#### PROBLEM:
Which lines below contain the string "list"? Gather each of them and copy it out in full.

***** DATA SECTION

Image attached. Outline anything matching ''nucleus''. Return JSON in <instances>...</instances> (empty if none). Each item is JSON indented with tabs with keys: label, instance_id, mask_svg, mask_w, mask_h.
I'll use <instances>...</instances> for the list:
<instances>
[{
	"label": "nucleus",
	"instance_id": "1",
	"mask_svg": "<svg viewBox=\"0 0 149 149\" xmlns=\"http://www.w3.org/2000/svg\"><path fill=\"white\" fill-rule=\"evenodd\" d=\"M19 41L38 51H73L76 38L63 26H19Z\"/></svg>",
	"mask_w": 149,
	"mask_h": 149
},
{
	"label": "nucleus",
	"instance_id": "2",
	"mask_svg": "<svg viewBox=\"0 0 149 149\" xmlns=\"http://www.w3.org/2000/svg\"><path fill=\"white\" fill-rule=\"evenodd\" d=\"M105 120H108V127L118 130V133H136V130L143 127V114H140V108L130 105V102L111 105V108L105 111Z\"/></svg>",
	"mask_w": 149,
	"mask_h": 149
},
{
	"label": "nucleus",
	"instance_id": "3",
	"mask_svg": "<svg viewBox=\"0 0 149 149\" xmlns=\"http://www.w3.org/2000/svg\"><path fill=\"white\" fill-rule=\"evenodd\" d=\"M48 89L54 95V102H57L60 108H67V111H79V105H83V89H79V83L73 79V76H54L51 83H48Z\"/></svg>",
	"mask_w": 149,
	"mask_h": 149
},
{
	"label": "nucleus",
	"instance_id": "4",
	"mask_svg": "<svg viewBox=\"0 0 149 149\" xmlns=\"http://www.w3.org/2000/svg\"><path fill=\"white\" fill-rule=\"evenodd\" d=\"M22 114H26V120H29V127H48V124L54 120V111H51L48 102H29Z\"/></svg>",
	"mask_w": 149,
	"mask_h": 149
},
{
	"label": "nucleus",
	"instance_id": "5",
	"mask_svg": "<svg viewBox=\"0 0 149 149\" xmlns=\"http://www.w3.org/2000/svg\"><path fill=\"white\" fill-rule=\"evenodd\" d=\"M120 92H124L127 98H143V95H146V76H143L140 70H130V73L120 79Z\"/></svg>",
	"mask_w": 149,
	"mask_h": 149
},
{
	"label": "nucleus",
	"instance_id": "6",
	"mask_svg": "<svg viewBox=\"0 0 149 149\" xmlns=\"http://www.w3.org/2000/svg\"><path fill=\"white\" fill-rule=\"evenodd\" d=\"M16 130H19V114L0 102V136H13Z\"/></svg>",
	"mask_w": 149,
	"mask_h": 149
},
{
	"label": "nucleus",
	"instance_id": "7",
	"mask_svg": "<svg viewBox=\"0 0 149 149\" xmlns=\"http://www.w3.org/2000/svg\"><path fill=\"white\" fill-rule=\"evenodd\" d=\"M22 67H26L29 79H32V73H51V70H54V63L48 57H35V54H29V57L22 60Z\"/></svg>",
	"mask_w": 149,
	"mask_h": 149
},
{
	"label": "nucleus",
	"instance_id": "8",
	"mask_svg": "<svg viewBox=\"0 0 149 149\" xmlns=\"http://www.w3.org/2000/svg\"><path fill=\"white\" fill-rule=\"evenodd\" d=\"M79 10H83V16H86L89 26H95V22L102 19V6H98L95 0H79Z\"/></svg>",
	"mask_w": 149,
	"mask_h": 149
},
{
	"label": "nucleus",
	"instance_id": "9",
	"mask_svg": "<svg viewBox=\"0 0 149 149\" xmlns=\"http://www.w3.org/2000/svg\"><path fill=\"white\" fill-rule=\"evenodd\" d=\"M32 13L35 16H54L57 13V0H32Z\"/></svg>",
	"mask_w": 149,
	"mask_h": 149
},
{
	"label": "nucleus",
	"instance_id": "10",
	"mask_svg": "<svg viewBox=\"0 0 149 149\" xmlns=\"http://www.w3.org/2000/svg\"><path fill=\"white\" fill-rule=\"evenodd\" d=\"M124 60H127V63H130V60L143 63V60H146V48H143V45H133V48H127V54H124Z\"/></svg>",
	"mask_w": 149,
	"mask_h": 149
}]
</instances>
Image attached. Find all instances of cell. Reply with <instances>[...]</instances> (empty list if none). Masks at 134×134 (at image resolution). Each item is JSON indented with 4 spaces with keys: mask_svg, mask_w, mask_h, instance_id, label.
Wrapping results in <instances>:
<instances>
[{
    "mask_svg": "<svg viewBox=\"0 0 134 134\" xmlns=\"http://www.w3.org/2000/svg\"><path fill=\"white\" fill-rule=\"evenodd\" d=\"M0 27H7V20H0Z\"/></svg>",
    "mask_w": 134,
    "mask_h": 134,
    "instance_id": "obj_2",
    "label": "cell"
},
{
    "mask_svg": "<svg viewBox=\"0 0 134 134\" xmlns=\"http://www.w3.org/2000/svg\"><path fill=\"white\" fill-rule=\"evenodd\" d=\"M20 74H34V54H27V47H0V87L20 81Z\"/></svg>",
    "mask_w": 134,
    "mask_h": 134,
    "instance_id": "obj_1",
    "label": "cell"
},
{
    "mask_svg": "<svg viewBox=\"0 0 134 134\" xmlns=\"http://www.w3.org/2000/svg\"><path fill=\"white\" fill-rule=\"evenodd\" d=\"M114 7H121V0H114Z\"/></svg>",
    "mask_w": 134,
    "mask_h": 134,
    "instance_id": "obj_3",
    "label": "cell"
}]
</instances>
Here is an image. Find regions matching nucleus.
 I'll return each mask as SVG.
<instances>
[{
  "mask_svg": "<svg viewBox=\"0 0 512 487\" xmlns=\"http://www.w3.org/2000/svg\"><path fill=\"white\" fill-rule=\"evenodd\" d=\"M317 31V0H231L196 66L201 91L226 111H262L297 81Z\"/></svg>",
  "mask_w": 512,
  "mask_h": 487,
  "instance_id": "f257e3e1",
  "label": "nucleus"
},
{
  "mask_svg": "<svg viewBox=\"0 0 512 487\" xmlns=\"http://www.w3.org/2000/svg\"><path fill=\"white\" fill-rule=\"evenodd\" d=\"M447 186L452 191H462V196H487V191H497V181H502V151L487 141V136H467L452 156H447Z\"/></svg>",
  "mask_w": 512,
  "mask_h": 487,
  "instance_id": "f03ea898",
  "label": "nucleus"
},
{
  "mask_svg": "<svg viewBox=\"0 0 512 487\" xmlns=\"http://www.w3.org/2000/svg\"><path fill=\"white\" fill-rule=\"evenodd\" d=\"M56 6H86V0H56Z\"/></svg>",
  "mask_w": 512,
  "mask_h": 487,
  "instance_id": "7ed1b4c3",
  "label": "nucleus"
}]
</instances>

**********

#### REPLY TO THE EXERCISE:
I'll use <instances>...</instances> for the list:
Image attached. Find all instances of cell. Reply with <instances>[...]</instances> (empty list if none). Masks at 134×134 (at image resolution). Each item is JSON indented with 4 spaces with keys: mask_svg, mask_w, mask_h, instance_id, label.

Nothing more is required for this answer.